The cutbacks so desperately sought and that the Government is now implementing will do nothing to stimulate the economy or to create jobs. It is investment and planning that will create and stimulate job creation and retention, not cutbacks. It is job retention and creation that will address the public finance deficit. My colleagues and I in Sinn Féin accept that there is some wastage in the public sector, but we do not accept that it is low and middle income earners who are the cause of the difficulty. Rather, we see the outsourcing which has grown with the culture of deregulation promoted by Charlie McCreevy as the real waste. When we finally get a clear picture of how much money is being used to subsidise these corporate raiders operating on the back of our public services, it will become clear that privatisation is the biggest waste of public money of all time.

It is important to point out that this blunt object which is being used to divide public and private workers and which will lead to a reign of psychological terror on our public servants did not just happen in the past three months. The psychological war against our public servants began a long time ago, when the likes of IBEC, Ministers, certain parts of the media and, unfortunately, Fine Gael, began kicking lumps out of our public services. These forces have used the economic crisis to attack public sector workers and services.

It is opportunistic in the extreme for Fine Gael Deputies to claim they are opposed to the levy when their own leader said only last September that the public service is "bloated and inefficient". That is language very similar to language used by the Minister of State, Deputy John McGuinness, when speaking to Deputy Gilmore. The Fine Gael spokesperson on finance also used similar language and called for radical reform. We all know what he meant by that with regard to public services. It is disingenuous of Fine Gael, the Government and certain parts of the media to claim that no reform of work practices in the public service has taken place over the past ten years. What Fine Gael and IBEC are really after is not an improvement in work practices but cutbacks.

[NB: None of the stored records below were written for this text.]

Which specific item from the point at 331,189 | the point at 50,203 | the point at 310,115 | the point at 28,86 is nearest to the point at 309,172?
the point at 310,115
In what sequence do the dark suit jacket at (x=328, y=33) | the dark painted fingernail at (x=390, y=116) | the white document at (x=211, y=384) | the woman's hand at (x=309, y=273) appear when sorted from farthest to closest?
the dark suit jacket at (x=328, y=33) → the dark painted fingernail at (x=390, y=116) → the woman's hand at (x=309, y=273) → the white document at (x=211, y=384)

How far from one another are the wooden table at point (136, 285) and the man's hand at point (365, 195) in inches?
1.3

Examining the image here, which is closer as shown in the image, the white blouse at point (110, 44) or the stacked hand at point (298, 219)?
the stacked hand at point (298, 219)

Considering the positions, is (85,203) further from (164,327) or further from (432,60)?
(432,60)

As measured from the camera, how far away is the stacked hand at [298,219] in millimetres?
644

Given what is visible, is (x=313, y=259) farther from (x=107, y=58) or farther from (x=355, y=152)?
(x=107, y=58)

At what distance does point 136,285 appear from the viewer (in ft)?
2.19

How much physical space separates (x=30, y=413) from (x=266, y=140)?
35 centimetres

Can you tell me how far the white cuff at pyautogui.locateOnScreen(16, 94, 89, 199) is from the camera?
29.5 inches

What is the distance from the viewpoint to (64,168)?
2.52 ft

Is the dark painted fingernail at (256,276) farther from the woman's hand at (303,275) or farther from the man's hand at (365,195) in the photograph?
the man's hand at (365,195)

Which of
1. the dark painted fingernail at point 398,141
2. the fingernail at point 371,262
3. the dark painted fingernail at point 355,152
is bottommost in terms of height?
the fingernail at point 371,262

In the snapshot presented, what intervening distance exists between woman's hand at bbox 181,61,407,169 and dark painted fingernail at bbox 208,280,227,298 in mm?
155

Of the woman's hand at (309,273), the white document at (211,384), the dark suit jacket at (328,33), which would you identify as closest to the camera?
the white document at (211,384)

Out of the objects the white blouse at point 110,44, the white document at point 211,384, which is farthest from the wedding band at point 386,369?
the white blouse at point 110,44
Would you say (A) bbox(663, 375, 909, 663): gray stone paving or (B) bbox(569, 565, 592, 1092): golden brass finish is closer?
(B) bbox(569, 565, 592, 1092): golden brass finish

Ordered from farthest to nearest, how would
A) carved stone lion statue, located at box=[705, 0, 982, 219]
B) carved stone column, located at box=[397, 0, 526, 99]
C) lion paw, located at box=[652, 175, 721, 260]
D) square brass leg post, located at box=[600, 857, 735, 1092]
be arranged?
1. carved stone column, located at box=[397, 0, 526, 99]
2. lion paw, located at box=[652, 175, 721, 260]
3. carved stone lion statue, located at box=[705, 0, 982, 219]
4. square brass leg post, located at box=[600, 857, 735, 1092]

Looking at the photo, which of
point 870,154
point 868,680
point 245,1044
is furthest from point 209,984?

We will continue to oppose the pension levy. We will also support public sector workers in their national day of protest. We will continue to be the one party on this side of the House to call for a job creation strategy based on realistic and achievable proposals.

The effort to divide public and private sector workers did not happen by accident. It is a strategy devised to separate the working movement across the country. Never was it more important for workers to unite, whether public or private sector. As sure as night follows day, the private sector will be next to face the onslaught. This should not be accepted. It is disingenuous of the Government to take all this taxpayers' money and pour it into the bottomless pit of the banks without any control or regulation of that sector. Doing that is scandalous. It is time to put an end to this and end the attack on low and middle income families. It is time for the Government to work its way out of the economic mess created by itself, the bankers and speculators. It is time we produced a plan to work together to do so.